BFMTV
Police-Justice

"Mariage chinois": l'ombre de Jean Germain va peser sur le procès 

placeholder video
Interrompu peu avant son ouverture à la suite du suicide de Jean Germain, le procès de l'affaire dite des "mariages chinois" s'ouvre ce mardi. L'ombre du défunt, l'ancien maire PS de Tours, va peser de tout son poids sur les trois jours de débats.

Le procès de l'affaire des "mariages chinois", reporté avant son ouverture le 7 avril dernier par le suicide du sénateur socialiste Jean Germain, s'ouvre ce mardi devant le tribunal correctionnel de Tours, devant lequel l'ancien maire de la ville n'avait pas supporté d'être convoqué, et dont l'ombre pèsera sur les trois jours de débats.

Quelques instants avant l'ouverture de l'audience, Jean Germain s'était tué d'une décharge de fusil de chasse, frappant de stupeur les autres prévenus de l'affaire mais aussi les magistrats, avocats et journalistes qui l'attendaient pour l'ouverture de l'audience. Son geste avait semé la consternation parmi les Tourangeaux et dans la classe politique française, qui lui a rendu unanimement hommage.

Les "Noces romantiques en Touraine"

L'affaire des "mariages chinois" tire son origine dans l'organisation entre 2007 et 2011 de "Noces romantiques en Touraine". Celles-ci comprenaient des visites de châteaux de la Loire, ainsi que de la ville de Tours dont le maire, ceint de son écharpe tricolore, posait pour la photo au côté de couples chinois qui venaient de renouveler symboliquement leurs voeux devant lui.

L'organisation de ces "mariages" était pilotée par une société dont Lise Han, embauchée en 2008 au cabinet du maire Jean Germain, puis par la société d'économie mixte (SEM) en charge du tourisme tourangeau, continuait de tirer les ficelles en sous-main après avoir démissionné officiellement de ses fonctions dirigeantes. Lise Han, originaire de Taïwan, était donc la gérante de fait de cette société, selon les magistrats instructeurs, qui l'ont mise en examen le 25 janvier 2013 pour "escroquerie", "prise illégale d'intérêt" et "recel de fonds publics".

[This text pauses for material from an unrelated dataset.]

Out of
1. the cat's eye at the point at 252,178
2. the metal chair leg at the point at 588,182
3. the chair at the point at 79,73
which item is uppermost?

"Leur conscience les poursuivra"

Quelques mois plus tard, le 30 octobre, Jean Germain était à son tour mis en examen des chefs de "complicité de prise illégale d'intérêts et de détournement de fonds publics".

Il devait échouer ensuite aux dernières élections municipales, alors qu'il briguait un quatrième mandat. Dans la lettre d'adieux écrite avant de se tuer, Jean Germain a jeté l'anathème sur "les actions de Madame Han et les mensonges peureux de M. (Jean-François) Lemarchand", le directeur de la SEM qui a recruté Lise Han après qu'elle eut été remerciée par le maire de Tours.

"Leur conscience les poursuivra", a-t-il prédit.

Lise Han et Jean-François Lemarchand comparaîtront à partir de mardi devant le tribunal correctionnel de Tours avec Vien Loc Huynh, le gérant officiel de la société de Lise Han, et François Lagière, l'ancien directeur de Jean Germain.

Un livre vient semer encore un peu plus le trouble

L'ombre de Jean Germain pèsera d'autant plus sur le procès qu'un livre, Enquête sur un suicide politique (Editions Cherche-Midi), est sorti en librairie au début du mois d'octobre. Ecrit par un journaliste tourangeau indépendant, Arnaud Roy, et un proche de l'ancien maire, Alain Dayan, l'ouvrage dresse une biographie flatteuse de l'ancien sénateur socialiste en estimant que l'affaire a été révélée par des adversaires politiques désireux de lui nuire.

Les auteurs critiquent également les magistrats instructeurs et vilipendent le rôle de Lise Han et de Jean-François Lemarchand. L'avocat Gérard Chautemps promet: "Qu'on ne compte pas sur (ma cliente) Lise Han pour charger Jean Germain de maux dont il ne peut pas répondre".

"Après le suicide de Jean Germain, il y aura nécessairement des questions auxquelles il ne pourra pas y avoir de réponse, mais cela ne change rien: les marchés (pour l'organisation des mariages chinois) ont été passés de manière régulière et les prestations ont été fournies", a-t-il dit.

Pour l'ancien avocat de Jean Germain, Me Dominique Tricaud, "ce procès va se tenir comme il le devait dès le départ: en l'absence de Jean Germain".

"Cela permettra de constater qu'il peut parfaitement se dérouler sans lui, et apporter ainsi la preuve qu'il n'avait rien à voir avec cette affaire", a-t-il assuré.